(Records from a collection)

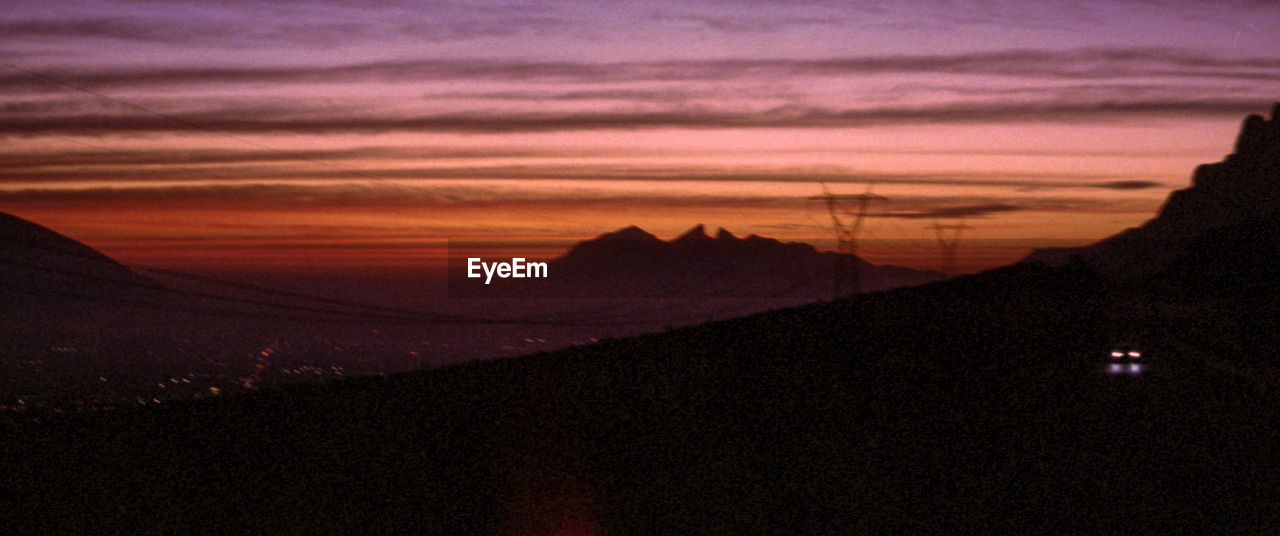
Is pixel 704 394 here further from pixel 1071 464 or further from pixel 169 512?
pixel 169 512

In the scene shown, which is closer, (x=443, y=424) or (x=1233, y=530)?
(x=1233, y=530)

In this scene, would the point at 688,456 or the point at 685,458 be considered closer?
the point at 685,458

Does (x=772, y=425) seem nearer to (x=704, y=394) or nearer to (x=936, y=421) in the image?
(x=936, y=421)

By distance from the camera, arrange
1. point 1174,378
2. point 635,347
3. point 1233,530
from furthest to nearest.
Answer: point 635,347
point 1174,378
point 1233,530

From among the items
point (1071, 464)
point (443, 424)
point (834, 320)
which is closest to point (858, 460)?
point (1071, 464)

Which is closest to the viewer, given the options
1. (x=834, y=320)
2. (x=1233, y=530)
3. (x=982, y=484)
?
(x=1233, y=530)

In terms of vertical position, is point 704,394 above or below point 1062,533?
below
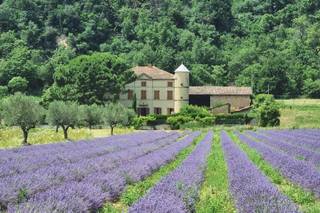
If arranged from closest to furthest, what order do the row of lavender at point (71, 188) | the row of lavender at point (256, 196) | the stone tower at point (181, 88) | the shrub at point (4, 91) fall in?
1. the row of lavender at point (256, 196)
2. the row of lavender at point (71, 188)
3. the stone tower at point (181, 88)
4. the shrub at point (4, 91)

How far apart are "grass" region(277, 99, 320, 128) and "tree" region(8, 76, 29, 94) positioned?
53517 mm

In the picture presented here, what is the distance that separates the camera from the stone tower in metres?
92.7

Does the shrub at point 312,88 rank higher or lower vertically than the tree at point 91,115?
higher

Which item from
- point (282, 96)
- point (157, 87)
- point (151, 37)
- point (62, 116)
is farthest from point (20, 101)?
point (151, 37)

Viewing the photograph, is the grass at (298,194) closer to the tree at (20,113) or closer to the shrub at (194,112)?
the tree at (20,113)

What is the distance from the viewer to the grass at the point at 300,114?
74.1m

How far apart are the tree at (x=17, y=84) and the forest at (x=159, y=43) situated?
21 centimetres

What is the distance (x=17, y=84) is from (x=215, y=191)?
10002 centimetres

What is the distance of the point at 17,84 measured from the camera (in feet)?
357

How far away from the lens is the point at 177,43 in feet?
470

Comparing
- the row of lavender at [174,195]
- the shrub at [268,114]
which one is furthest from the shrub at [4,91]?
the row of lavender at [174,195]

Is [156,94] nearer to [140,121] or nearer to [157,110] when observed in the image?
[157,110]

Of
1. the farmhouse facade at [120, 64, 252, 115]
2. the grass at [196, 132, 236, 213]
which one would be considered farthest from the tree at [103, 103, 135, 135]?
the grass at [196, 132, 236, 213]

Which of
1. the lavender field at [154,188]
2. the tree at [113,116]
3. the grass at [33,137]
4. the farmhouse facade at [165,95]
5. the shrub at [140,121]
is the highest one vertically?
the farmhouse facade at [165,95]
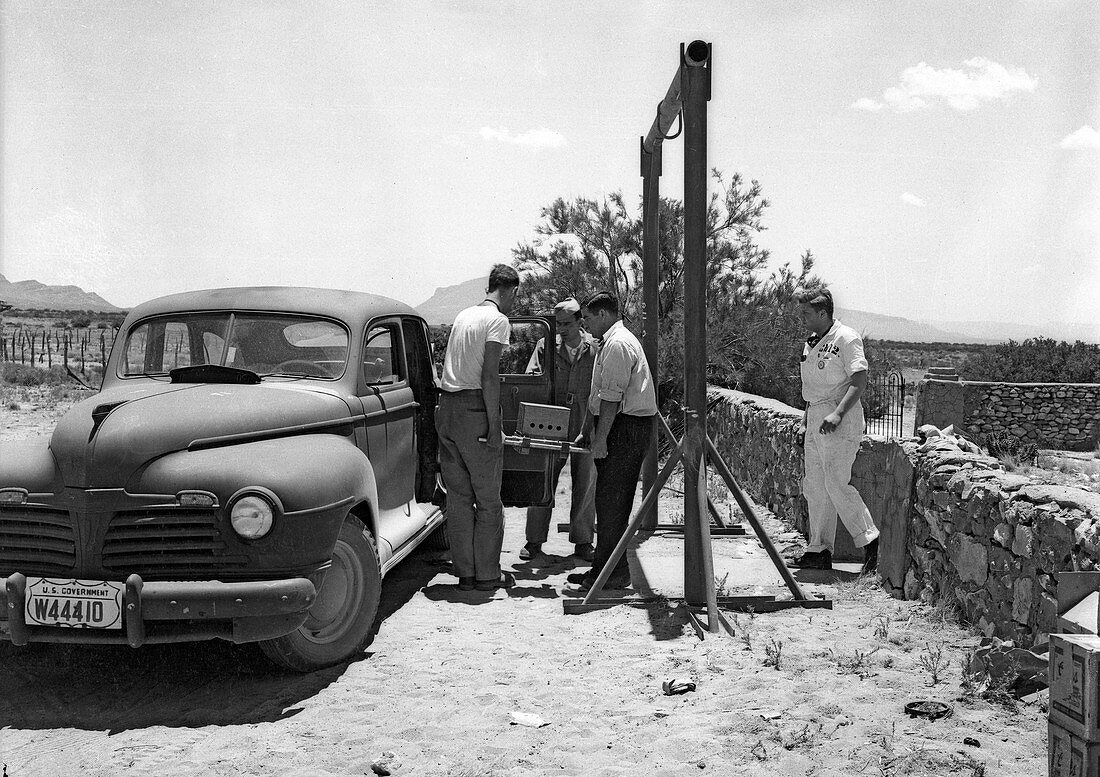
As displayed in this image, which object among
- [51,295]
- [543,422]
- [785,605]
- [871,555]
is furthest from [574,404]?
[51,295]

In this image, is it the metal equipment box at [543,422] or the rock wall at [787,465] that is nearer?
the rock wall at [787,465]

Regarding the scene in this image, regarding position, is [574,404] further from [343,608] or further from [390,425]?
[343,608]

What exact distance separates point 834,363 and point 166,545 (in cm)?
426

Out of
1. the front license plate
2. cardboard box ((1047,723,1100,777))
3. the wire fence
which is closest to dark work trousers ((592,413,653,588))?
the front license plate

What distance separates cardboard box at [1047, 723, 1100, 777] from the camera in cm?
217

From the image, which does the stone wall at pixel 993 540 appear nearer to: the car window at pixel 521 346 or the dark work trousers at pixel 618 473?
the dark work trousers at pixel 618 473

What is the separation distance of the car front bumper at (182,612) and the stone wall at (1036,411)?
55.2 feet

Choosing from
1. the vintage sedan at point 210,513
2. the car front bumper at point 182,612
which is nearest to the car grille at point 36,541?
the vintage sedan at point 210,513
* * *
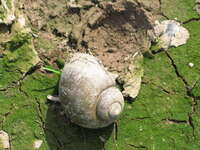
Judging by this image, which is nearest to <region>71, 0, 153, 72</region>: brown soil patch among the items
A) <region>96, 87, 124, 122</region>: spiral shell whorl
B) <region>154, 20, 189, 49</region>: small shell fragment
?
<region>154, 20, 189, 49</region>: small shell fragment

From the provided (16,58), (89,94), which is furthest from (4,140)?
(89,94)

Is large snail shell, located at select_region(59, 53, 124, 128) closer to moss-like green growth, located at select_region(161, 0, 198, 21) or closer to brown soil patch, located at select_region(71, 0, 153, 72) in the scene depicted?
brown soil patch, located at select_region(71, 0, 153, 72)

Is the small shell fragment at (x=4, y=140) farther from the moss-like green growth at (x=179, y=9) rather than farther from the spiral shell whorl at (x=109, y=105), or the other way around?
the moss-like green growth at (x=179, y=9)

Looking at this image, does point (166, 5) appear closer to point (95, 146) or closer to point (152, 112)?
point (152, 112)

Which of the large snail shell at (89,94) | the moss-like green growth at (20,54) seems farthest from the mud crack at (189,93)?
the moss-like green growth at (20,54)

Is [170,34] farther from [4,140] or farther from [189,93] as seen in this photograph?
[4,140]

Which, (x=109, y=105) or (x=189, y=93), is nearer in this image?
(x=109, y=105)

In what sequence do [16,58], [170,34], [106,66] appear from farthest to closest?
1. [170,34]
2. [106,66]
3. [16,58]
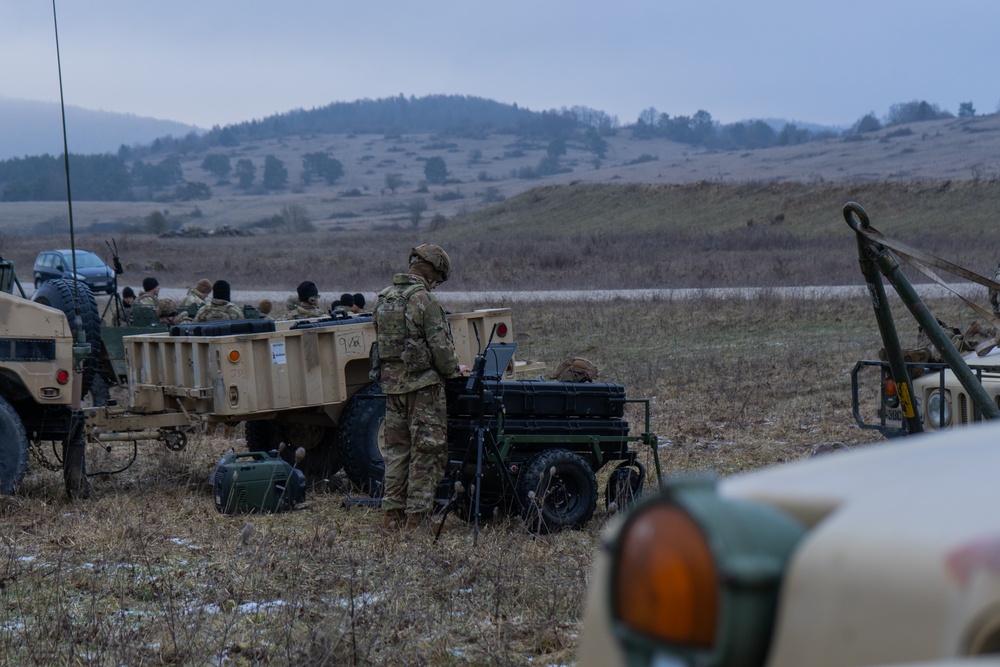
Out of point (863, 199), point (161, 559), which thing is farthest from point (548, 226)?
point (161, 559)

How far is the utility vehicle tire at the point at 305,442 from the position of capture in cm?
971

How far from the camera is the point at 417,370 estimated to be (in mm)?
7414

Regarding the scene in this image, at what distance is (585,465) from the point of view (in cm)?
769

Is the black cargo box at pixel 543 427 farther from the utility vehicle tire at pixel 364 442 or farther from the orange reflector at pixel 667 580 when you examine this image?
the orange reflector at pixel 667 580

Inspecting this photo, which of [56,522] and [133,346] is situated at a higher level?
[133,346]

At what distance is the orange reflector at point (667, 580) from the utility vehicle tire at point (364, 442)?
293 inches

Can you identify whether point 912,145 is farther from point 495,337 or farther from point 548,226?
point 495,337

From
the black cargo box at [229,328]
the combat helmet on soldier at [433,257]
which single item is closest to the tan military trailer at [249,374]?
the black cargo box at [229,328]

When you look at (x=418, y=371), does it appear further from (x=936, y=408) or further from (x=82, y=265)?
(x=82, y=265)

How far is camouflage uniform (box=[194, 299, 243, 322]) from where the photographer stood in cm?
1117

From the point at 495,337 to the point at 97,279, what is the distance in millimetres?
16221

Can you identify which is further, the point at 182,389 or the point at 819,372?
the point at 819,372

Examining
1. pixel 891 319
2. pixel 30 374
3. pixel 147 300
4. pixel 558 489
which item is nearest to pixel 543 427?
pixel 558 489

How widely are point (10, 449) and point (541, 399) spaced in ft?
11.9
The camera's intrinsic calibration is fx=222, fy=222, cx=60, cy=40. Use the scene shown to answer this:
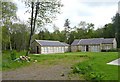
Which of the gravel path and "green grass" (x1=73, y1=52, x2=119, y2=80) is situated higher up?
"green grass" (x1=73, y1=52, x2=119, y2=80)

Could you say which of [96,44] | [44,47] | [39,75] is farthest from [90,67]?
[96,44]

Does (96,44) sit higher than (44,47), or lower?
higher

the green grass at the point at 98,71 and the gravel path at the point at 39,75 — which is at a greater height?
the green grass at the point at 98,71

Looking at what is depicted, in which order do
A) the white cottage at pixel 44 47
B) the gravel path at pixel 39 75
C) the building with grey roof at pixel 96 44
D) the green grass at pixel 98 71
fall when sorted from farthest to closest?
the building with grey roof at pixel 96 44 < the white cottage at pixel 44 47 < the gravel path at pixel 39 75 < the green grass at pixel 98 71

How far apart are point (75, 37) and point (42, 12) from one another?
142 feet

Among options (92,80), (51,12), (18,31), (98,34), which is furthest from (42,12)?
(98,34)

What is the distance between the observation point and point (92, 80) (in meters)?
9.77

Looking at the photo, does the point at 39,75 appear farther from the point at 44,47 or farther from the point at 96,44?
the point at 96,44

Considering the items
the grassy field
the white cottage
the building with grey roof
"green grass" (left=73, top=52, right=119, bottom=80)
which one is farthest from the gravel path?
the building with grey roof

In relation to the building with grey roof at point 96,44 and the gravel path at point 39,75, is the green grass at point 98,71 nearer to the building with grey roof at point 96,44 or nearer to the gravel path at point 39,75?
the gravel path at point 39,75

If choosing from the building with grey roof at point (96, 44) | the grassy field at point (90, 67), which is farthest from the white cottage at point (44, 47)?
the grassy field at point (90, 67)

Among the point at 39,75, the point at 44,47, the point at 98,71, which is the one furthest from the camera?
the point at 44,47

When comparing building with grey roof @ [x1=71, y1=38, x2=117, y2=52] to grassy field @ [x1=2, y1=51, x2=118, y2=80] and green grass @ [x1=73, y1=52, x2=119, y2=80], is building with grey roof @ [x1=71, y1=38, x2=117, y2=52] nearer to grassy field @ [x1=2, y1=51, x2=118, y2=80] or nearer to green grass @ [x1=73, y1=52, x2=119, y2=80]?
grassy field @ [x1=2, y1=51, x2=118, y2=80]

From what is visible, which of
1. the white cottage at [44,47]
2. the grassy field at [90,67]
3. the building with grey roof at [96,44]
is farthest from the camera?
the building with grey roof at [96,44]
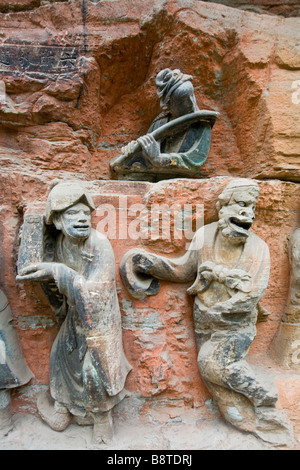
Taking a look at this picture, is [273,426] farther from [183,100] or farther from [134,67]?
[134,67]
...
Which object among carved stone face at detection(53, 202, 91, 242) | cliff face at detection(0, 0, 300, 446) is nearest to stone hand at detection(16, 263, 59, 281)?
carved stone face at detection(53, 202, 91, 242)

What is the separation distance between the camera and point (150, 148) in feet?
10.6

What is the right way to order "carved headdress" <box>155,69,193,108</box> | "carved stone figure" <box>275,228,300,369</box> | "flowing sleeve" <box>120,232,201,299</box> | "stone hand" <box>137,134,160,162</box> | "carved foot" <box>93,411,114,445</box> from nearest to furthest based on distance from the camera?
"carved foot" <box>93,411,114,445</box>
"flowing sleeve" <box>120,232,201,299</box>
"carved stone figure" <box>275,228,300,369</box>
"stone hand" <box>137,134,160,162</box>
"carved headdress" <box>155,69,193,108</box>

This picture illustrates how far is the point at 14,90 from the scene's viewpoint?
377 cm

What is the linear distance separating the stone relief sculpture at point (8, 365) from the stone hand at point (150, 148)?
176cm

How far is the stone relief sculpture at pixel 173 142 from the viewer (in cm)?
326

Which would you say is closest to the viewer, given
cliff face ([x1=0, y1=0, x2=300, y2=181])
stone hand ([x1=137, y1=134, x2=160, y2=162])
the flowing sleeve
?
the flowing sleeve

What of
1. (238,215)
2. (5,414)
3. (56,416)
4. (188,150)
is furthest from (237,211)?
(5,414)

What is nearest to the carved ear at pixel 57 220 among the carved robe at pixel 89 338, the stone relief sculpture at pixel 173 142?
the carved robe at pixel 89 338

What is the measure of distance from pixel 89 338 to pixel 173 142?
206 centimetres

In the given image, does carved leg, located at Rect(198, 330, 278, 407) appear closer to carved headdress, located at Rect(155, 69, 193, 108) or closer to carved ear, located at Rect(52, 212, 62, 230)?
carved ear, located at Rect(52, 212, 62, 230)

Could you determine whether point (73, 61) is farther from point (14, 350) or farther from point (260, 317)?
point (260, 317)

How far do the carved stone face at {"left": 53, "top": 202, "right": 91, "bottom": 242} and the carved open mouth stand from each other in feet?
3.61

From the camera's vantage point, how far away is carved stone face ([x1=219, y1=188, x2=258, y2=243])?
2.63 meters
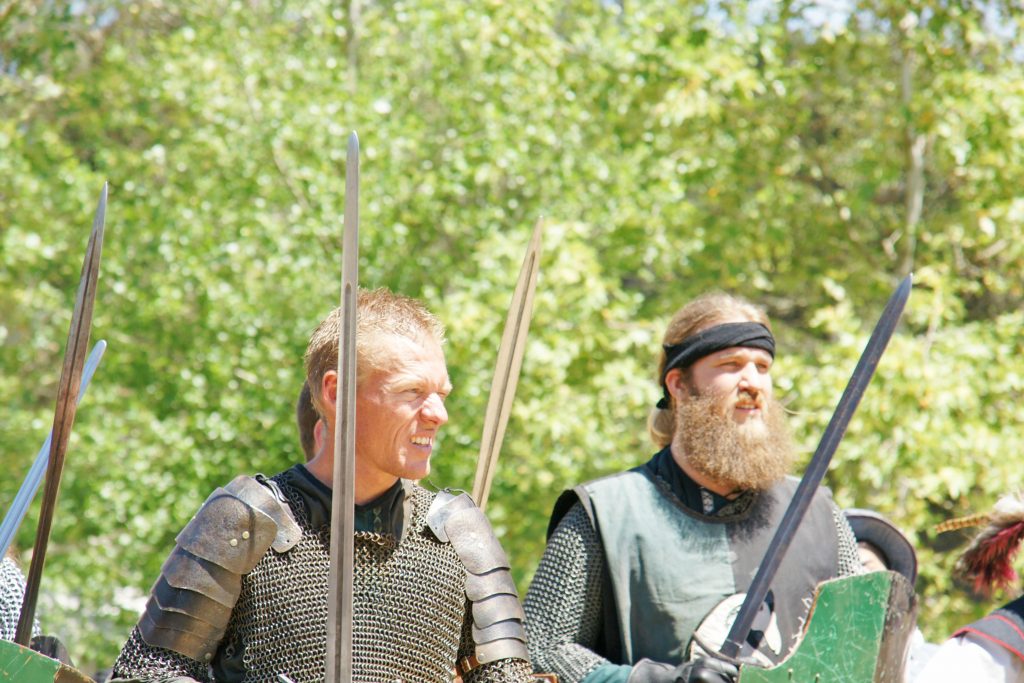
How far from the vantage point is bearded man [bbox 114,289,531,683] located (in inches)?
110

■ Problem to work on:
Show every line of the records above that contains the string "figure". Case counts.

■ Task output:
What is the right way to order "carved headdress" <box>155,69,193,108</box> | "carved stone figure" <box>275,228,300,369</box> | "flowing sleeve" <box>120,232,201,299</box> | "stone hand" <box>137,134,160,162</box> | "carved foot" <box>93,411,114,445</box> from nearest to furthest based on distance from the camera?
"carved stone figure" <box>275,228,300,369</box>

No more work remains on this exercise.